Please continue the commentary below on Turnbull's bill and the Coalition's claimed mandate, picking up after its final sentence and before the listing.
───── SUPPLIED PASSAGE ─────
But shit guys, both Mr Turnbull and Attorney-General George Brandis* have said they’re open to compromising on the bill! I mean, not on the policy, question, legislative impact and the fifteen million dollars to be split between the two campaigns. That shit’s non-negotiable. But they’re willing to make changes to… the colour of the ballot papers I guess? Yeah. Maybe they can be coloured a nice, ironic rainbow. Labor’s response to this we’re-only-now-realising-how-embarrassing-losing-this-is-going-to-be-so-we’re-getting-desperate olive branch? Well, since shadow Attorney-General Mark Dreyfus’ first instinct was to call both PM and AG dishonest and lacking backbone, the signs are not positive.

So, why has the PM taken this so far? Good question. Apparently the Coalition believe they had a mandate to see this thing through, and the Coalition doesn’t back down when it has a mandate! Except when it comes to superannuation reform. They’ve gone awfully quiet about that, haven’t they? Despite the fact that changes to super are something they could actually negotiate with Labor and the Greens and pass in a timely manner, saving the budget billions of dollars. But surely members of the Coalition (Tony Abbott’s old mob and collections of King Brown Snakes wearing human suits possessed by the souls of xenophobic blowfish) wouldn’t try and stop prevent something that the Coalition brought to the election and therefore has a mandate to see through?
───── DATA SECTION ─────
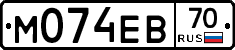 М074ЕВ70 - 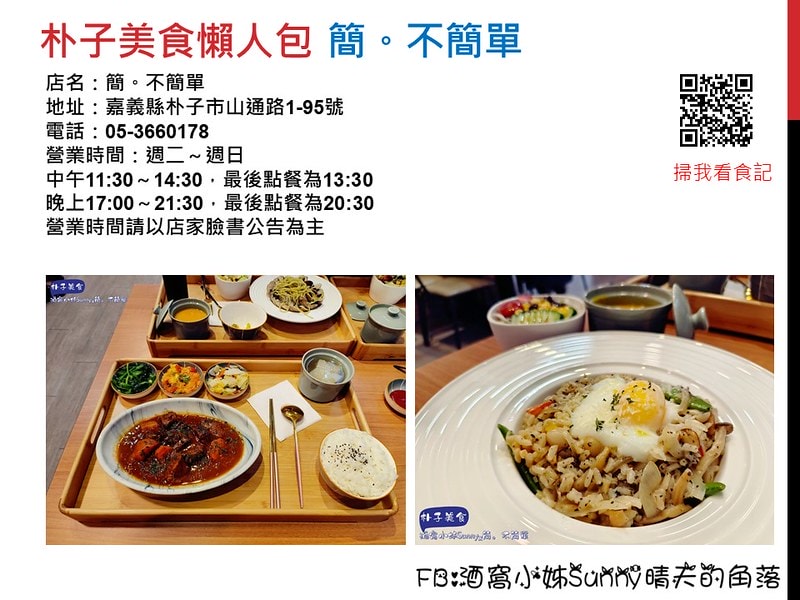 朴子美食懶人包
─────
== EXERCISE OUTPUT ==
I feel like I’ve been asking a lot of rhetorical questions in this post. I apologise.

It’s funny, Mr Brandis came out today saying the Malcolm Turnbull could go down as one of Australia’s greatest Prime Ministers, alongside Menzies and Howard (and I’ll just throw in Whitlam, Curtin, Hawke, Keating, Billie Hughes – who’s actually, technically a Coalition great – and Julia Gillard). I can’t help but feel he should show some leadership first. Stand-up to the King Brown Snakes wearing a human suit possessed by the souls of xenophobic blowfish that occupy the right wing of the backbench. Of course, nothing scares a PM like the thought of being courageous.

Then again, maybe we should really stop electing them. Fucking Queenslanders.

One thing you can be sure of is that Bill Shorten is laughing his arse off right now (SCHADENFREUDE!) as the Coalition hands them yet another easy win and a boost onto the moral high ground. This is going to haunt Mr Turnbull, no matter the result.

*More articles from the Sydney Morning Herald being linked than I usually like – for balanced readings sake – but they were the first ones that came up when I did searches.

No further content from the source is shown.